5. Telbivudina (LdT) (Tyzeka®, Sebivo®): 600 mg/dia, via oral (aprovado pela FDA em 2006) L-Nucleosídeo, com potente actividade anti-vírica, mais potente que a lamivudina na supressão da replicação do VHB. Contudo está associada a elevada taxa de resistências (até cerca de 25% aos 2 anos), com resistências cruzadas com a lamivudina (YMDD). Bem tolerada, com perfil de segurança sobreponível ao da lamivudina. Ainda não disponível para uso no nosso país.

 

DURAÇÃO DO TRATAMENTO COM OS ANÁLOGOS?

• Hepatite B AgHBe (+)

- Tratar até à seroconversão AgHBe + 6 meses após (tratamento de consolidação)

- Monitorizar após a suspensão do tratamento (risco de recidiva)

• Hepatite B AgHBe (-)

- Tipicamente necessitam de terapêutica de longa duração

- Suspender se houver clearance do AgHBs

- Supressão vírica sustentada associa-se a melhoria histológica e do prognóstico (cirrose, CHC)

• Cirrose Compensada: Tratamento de longa duração

• Cirrose descompensada: Tratamento de longa duração (de preferência combinado LAM+ADV).

 

RESISTÊNCIAS

Consequências das Resistências

• ↑↑ HBV DNA

• ↑↑ ALT

• Agravamento da histologia

• Possível descompensação clínica (mau prognóstico em doentes cirróticos).

 

NOMENCLATURA

Não reposta (primary treatment failure)

Diminuição <1 log10 IU/ml do DNA do VHB após 3 meses de tratamento.

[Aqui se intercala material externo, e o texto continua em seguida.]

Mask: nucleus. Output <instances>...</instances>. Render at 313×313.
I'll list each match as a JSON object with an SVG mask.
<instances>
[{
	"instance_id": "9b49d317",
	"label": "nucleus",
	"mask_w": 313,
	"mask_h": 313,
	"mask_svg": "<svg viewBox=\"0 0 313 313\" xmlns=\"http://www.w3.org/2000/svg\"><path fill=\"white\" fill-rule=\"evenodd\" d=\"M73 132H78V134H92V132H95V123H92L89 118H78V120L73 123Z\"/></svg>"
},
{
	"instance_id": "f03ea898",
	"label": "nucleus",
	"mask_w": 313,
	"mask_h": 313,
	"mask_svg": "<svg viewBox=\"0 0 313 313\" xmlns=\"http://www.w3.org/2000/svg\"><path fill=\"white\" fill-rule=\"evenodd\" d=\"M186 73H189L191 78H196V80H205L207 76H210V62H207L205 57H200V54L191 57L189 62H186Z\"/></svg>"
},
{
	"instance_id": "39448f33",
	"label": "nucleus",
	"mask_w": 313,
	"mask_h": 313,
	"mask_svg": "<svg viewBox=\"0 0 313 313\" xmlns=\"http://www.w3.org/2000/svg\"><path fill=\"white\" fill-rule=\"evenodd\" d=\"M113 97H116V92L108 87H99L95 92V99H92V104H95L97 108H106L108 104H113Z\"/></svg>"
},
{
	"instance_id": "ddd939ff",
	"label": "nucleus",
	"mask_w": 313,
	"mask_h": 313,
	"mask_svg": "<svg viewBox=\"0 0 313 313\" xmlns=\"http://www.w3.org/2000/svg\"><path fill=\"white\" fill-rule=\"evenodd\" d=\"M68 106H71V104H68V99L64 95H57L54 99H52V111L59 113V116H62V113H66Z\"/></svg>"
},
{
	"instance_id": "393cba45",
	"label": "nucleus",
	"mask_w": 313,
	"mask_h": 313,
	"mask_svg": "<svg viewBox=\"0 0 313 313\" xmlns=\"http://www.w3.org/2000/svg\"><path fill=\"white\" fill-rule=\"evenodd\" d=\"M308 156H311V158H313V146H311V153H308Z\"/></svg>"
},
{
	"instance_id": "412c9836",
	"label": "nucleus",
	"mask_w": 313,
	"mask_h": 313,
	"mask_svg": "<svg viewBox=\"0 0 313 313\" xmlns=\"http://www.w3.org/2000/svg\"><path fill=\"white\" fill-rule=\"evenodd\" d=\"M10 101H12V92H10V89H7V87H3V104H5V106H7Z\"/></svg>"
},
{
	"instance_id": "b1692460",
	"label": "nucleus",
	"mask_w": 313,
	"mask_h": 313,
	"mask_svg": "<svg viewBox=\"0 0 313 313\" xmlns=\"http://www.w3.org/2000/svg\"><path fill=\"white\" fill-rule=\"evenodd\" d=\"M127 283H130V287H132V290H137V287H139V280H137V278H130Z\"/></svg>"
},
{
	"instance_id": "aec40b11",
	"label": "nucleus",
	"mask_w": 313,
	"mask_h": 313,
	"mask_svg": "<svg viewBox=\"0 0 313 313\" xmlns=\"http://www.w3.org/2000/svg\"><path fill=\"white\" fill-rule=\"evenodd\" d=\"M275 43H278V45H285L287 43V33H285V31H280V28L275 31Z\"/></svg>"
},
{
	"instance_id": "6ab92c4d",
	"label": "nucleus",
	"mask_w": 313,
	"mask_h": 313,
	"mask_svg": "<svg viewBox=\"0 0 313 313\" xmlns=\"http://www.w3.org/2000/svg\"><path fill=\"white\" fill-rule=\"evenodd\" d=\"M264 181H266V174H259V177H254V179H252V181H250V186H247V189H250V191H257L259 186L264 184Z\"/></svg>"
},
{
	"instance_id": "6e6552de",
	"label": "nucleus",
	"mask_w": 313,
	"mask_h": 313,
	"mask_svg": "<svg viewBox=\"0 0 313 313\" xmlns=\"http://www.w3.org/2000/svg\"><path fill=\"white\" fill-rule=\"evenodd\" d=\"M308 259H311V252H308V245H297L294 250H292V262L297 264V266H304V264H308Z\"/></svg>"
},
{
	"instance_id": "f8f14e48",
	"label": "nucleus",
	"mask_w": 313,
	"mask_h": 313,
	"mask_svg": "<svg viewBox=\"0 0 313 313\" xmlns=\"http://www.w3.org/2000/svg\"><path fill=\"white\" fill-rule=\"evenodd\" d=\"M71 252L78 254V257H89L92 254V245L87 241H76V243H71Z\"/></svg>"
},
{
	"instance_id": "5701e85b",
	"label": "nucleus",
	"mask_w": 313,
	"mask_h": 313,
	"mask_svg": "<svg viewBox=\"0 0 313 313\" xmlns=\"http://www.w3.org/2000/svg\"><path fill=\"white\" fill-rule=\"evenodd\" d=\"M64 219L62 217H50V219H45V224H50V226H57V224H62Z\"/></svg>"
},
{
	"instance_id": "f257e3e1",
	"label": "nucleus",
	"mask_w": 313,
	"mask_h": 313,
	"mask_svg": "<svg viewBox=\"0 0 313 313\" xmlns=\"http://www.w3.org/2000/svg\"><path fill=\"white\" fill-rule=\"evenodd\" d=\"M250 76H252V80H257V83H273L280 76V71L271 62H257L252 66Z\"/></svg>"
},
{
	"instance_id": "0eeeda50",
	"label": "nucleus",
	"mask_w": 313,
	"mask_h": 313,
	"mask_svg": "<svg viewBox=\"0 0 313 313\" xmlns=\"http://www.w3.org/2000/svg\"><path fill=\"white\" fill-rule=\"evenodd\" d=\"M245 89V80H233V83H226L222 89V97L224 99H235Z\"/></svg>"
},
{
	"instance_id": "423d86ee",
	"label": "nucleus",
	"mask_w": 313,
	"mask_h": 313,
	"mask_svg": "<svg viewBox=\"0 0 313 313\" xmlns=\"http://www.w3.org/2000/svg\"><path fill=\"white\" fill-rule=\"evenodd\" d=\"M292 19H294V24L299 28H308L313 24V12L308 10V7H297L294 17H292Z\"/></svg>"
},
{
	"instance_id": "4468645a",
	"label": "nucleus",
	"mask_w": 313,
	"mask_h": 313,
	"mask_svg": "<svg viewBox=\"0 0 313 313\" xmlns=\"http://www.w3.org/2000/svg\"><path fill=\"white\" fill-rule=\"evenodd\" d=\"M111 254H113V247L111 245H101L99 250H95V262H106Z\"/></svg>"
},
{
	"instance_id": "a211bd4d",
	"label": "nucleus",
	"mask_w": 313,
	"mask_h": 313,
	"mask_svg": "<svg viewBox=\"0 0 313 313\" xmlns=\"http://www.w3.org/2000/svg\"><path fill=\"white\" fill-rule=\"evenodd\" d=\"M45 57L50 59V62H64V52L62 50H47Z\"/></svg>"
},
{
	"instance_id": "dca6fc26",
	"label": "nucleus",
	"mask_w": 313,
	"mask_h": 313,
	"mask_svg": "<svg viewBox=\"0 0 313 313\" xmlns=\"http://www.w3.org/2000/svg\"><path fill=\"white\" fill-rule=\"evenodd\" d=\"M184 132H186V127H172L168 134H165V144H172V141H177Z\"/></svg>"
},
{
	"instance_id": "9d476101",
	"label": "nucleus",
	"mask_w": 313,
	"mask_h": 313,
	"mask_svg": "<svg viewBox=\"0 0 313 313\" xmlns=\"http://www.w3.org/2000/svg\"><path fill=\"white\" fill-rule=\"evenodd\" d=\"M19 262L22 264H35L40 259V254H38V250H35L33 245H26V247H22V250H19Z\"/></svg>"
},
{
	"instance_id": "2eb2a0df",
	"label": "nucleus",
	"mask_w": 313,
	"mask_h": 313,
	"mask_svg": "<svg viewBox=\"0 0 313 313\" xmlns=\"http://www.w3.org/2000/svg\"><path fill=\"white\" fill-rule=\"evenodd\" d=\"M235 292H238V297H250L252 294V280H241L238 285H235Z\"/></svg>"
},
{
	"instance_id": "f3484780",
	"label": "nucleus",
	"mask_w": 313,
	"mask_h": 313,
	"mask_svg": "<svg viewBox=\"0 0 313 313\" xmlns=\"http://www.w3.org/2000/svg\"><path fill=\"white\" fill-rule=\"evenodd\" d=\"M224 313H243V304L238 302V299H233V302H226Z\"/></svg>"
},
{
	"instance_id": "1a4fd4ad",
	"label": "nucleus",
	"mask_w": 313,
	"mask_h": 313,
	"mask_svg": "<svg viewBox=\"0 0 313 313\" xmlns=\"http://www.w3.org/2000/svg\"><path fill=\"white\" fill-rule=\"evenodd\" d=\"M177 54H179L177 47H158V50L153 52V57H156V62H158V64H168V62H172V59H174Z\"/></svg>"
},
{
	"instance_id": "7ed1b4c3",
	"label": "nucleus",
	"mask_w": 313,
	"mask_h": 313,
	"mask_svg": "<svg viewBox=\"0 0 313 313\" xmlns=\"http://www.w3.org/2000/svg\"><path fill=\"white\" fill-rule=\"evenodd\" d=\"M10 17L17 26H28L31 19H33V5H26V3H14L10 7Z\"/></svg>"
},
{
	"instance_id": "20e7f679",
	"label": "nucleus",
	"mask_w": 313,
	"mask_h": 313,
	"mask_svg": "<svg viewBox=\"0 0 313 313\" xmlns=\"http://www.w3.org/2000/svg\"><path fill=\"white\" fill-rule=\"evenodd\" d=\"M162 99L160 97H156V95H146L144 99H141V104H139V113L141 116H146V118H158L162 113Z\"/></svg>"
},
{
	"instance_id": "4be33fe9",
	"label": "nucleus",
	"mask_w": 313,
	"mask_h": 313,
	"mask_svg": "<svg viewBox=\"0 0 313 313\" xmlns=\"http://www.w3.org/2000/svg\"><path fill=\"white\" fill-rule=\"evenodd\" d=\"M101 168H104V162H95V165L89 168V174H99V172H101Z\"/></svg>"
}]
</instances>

Habitualmente relacionada com a má adesão à terapêutica.

Resistência genotípica: Mutação no genoma do VHB que se desenvolve durante o tratamento anti-vírico e que confere resistência (e diminuição da eficácia) ao agente anti-vírico.

Breakthrough virulógico: Rebound do DNA do VHB (> 1 log10 IU/ml) durante o tratamento após o desenvolvimento de resistências genotípica.

Breakthrough clínico e bioquímico: Elevação da ALT. Coincide frequentemente com uma elevação da carga viral e pode resultar num flare de hepatite e mais raramente em descompensação hepática.

 

 

ESTRATÉGIAS DE PREVENÇÃO DE RESISTÊNCIAS

Prevenção

• Maximizar o tratamento anti-vírico: Evitar tratamentos desnecessários; Seleccionar o regime antivírico mais eficaz, com a mais baixa taxa de resistências.

• Maximizar as barreiras géneticas às resistências: Evitar monoterapia sequencial; evitar interrupções de tratamento; Escolher fármacos que requerem múltiplas mutações para a resistência.

• Aumentar as barreiras farmacológicas: Assegurar a adesão do doente ao tratamento.

 

Monitorização

• Modificação precoce da estratégia de tratamento (antes da elevação da carga viral).

 

Tratamento das resistências

• Lamivudina-R: Adicionar tenofovir ou adefovir

• Adefovir-R: Adicionar lamivudina; Alterar ou adicionar entecavir

• Entecavir-R: Alterar ou adicionar tenofovir ou adefovir

• Telbivudina-R: Alterar ou adicionar tenofovir ou adefovir.